現実問題として、確かにあまりに過激な作品にしてしまうと多くの人の目に触れることなく終わってしまう可能性があっただろう。この先、小学校などで上映されるというチャンスもつぶしてしまうことになるかもしれない。そんなことになったら本末転倒だし、もともと稲葉さんがこの人なら間違いないと選んだ監督なんだから、彼女はきっと監督がこんなふうな作品を仕上げてくれることが分かっていたんだろう。残念ながら彼女はこの作品の完成を見ずに亡くなってしまわれたが、おそらくこの作品ならば彼女が納得できるものに仕上がっているのだろう。これは氷山の一角で、もっと悲惨なこともあるけど、あくまでも「入門編」として見てもらうのにはとても良い作品だと思う。

内容にはあまり触れないで書くと言ったけど、少しだけ。野良猫の不妊手術をしている獣医さんが、妊娠中のメス猫を手術しているときに「こんなふうに子供がお腹にいる場合があって、その時が一番辛い。この場でうずくまってしまうときがある」と言っていたのが、ものすごく印象的だった。

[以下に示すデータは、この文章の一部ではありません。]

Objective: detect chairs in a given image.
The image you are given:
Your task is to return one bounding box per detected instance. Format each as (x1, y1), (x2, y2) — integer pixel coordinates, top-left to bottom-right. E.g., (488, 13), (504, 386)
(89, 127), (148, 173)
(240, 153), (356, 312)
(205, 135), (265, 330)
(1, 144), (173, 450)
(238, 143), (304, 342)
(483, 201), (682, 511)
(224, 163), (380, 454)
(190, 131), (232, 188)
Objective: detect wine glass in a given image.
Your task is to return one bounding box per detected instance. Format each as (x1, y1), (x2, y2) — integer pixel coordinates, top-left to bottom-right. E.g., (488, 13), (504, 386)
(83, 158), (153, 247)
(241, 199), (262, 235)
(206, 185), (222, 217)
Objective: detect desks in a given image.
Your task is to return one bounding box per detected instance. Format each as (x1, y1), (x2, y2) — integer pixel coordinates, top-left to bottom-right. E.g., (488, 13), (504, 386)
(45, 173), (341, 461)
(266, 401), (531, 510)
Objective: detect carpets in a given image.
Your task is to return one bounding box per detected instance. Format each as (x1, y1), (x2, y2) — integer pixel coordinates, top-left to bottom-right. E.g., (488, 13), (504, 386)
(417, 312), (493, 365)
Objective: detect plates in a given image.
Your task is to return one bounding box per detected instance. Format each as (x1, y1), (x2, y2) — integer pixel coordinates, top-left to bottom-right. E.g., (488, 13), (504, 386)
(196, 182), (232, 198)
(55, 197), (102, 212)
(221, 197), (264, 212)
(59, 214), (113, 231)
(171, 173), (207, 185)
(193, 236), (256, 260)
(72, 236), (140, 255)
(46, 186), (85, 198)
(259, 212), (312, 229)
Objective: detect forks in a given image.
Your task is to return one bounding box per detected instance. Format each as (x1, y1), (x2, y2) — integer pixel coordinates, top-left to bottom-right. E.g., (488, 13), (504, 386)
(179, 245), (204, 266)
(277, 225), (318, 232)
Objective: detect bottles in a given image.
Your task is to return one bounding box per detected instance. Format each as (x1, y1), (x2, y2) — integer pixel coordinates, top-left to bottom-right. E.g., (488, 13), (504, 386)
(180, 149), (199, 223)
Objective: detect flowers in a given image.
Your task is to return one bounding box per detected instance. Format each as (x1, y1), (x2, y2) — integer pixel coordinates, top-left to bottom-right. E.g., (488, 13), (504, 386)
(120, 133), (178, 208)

獣医さんでさえ何度経験してもそれに慣れずに辛い思いをしているのだということがとても衝撃的だった。
それから、CCクロという団体の代表の方の言葉はどれもとても説得力のある言葉で、実際に何年も保護に携わっている方の重い言葉だった。
他にも書きたいことはあるんだけど、少しだけと言ったので最後に、保健所に勤めて、犬猫の処分をされている人たちがみな動物好きであったことがとても印象的だった。「好きだからこそできると思うんです。せめて、最期くらい彼らを物として扱わない彼らを好きな人の手で処分してやりたいんです」このセリフが胸に刺さった。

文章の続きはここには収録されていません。